Chris Coldwell is moderator. The forum is password protected and for people of the publishing profession only. Chris will screen future members and validate their trade worthyness.

Welcome aboard Chris



[Edited on 6-3-2006 by Scott Bushey]


----------



## NaphtaliPress (Jun 3, 2006)

Thank you Scott.


----------



## Puritanhead (Jun 3, 2006)

Sounds like an _optimistic move_ if you don't mind my saying so.


----------



## NaphtaliPress (Jun 3, 2006)

I don't mind; I don't even know what you mean.


----------



## Scott Bushey (Jun 3, 2006)

Chris,
Ryan is the board (ahem) _optimist_. 

[Edited on 6-3-2006 by Scott Bushey]


----------



## NaphtaliPress (Jun 3, 2006)




----------



## NaphtaliPress (Jun 3, 2006)

Since it is not spelled out in the forum description due to length, I will list the following info from the intro post to the forum. If you are a publisher and would like to join this new forum, please email me (do not U2U me). Since we are just starting out the below is subject to fine tuning.

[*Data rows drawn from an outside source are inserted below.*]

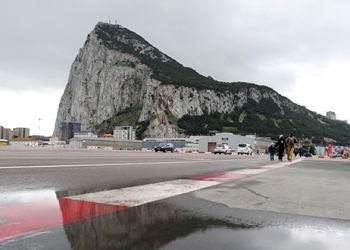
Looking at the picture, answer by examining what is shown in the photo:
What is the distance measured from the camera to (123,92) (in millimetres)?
181000

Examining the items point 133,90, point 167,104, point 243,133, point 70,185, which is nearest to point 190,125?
point 167,104

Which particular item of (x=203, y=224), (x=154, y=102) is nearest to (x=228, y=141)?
(x=154, y=102)

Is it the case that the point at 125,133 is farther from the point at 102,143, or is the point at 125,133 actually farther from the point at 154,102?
the point at 102,143

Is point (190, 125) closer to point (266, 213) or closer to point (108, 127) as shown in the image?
point (108, 127)

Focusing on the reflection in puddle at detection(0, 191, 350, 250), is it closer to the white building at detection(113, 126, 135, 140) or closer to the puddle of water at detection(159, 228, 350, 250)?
the puddle of water at detection(159, 228, 350, 250)

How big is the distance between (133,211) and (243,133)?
158608 millimetres

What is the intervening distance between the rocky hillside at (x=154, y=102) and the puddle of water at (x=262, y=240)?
14586 cm

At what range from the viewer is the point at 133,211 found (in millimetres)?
3812

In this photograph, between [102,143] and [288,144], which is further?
[102,143]

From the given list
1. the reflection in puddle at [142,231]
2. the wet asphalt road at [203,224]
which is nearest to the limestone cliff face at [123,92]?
the wet asphalt road at [203,224]

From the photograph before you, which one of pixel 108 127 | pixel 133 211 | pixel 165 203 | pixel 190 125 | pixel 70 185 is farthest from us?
pixel 108 127

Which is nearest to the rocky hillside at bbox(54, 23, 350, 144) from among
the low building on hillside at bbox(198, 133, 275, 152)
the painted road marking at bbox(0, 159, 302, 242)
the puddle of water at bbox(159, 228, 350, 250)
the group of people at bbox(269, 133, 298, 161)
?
the low building on hillside at bbox(198, 133, 275, 152)

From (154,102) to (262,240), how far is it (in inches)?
6165

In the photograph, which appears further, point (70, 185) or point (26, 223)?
point (70, 185)
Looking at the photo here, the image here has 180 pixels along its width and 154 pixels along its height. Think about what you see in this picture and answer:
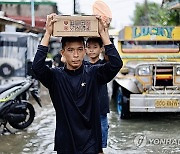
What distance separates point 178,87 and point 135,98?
37.5 inches

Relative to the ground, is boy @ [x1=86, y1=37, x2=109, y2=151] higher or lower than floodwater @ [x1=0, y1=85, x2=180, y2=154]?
higher

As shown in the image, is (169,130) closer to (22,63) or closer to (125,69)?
(125,69)

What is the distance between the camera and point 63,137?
2.94 meters

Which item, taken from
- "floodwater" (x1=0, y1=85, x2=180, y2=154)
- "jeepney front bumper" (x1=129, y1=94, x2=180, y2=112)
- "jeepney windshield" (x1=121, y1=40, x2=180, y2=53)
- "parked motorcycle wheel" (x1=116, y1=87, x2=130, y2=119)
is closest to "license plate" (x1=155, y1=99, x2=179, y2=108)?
"jeepney front bumper" (x1=129, y1=94, x2=180, y2=112)

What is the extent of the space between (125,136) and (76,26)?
13.5 feet

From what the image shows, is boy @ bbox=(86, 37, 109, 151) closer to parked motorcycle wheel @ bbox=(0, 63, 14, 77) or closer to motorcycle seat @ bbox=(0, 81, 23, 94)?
motorcycle seat @ bbox=(0, 81, 23, 94)

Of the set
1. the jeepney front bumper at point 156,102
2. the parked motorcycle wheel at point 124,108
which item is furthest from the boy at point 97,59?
the parked motorcycle wheel at point 124,108

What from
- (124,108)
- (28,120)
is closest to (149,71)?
(124,108)

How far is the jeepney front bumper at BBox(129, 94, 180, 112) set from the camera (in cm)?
752

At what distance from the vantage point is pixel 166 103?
7.52m

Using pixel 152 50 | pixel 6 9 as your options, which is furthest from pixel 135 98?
pixel 6 9

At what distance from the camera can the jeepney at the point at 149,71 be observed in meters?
7.54

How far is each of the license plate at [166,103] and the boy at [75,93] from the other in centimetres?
469

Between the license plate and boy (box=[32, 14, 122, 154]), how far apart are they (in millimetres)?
4690
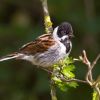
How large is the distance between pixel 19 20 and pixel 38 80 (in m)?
0.96

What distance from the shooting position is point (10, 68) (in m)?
6.13

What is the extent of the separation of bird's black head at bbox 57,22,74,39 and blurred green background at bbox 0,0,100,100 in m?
1.68

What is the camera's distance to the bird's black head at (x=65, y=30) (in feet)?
12.5

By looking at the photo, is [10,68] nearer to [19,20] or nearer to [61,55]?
[19,20]

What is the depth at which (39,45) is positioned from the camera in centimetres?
419

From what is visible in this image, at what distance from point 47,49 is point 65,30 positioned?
45cm

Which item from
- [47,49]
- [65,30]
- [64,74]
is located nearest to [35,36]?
[47,49]

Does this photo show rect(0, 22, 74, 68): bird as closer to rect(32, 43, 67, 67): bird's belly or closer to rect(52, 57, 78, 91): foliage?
rect(32, 43, 67, 67): bird's belly

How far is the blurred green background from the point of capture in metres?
5.84

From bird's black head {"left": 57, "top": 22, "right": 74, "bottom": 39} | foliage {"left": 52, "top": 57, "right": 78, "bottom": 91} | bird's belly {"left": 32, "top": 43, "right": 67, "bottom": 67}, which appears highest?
bird's black head {"left": 57, "top": 22, "right": 74, "bottom": 39}

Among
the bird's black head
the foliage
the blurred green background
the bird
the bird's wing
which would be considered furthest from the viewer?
the blurred green background

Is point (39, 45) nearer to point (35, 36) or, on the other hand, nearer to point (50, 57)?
point (50, 57)

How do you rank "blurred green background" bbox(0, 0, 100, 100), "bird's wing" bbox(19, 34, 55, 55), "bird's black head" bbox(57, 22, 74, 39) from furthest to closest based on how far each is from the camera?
"blurred green background" bbox(0, 0, 100, 100)
"bird's wing" bbox(19, 34, 55, 55)
"bird's black head" bbox(57, 22, 74, 39)

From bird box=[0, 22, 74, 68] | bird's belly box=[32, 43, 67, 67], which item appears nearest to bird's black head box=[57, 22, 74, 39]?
bird box=[0, 22, 74, 68]
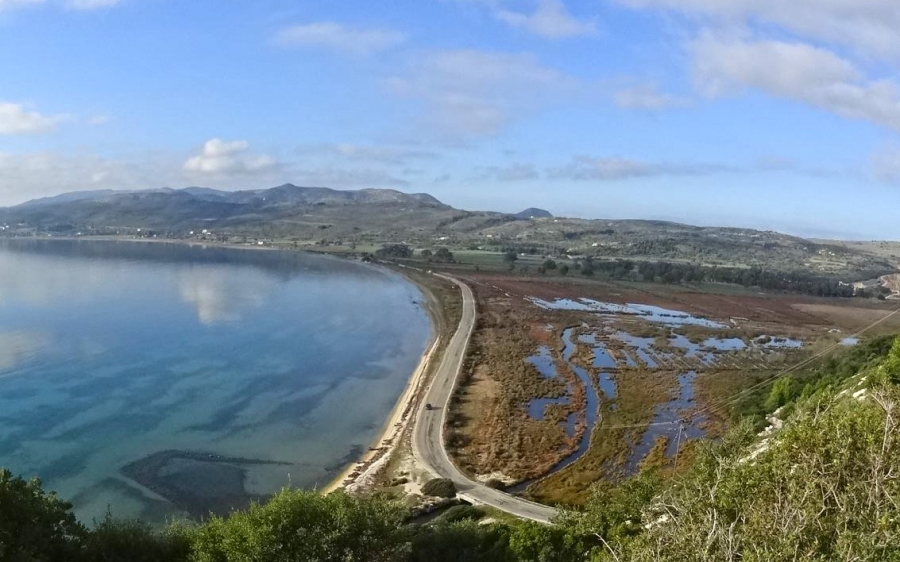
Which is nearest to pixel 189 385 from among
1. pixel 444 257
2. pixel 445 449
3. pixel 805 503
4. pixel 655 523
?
pixel 445 449

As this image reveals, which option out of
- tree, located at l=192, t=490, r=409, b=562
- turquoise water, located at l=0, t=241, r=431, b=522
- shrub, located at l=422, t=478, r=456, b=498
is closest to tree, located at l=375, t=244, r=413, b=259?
turquoise water, located at l=0, t=241, r=431, b=522

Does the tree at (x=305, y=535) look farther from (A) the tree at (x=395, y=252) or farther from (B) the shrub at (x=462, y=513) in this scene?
(A) the tree at (x=395, y=252)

All membership is subject to moderator approval. Membership application is open to established Presbyterian/Reformed publishers in good standing in the Reformed community. Members may be representatives of denominational publishing outfits or independent publishers, but to join this forum, the representative must meet the general membership rules for the Puritan Board. As proprietary information may be shared in this forum, a promise to hold such information in confidence will be required. New publishers or those connected to significant publishing projects though not publishers themselves or officially publishers yet, may be allowed to join at the discretion of the moderator. 

All members agree to the following promise:


> Membership vow: As proprietary information may be shared in this forum, I promise to hold such information in confidence for as long as it is proprietary. I will not make use of the information in a way detrimental to the publisher disclosing it.
> 
> [Edited on 6-3-2006 by NaphtaliPress]


----------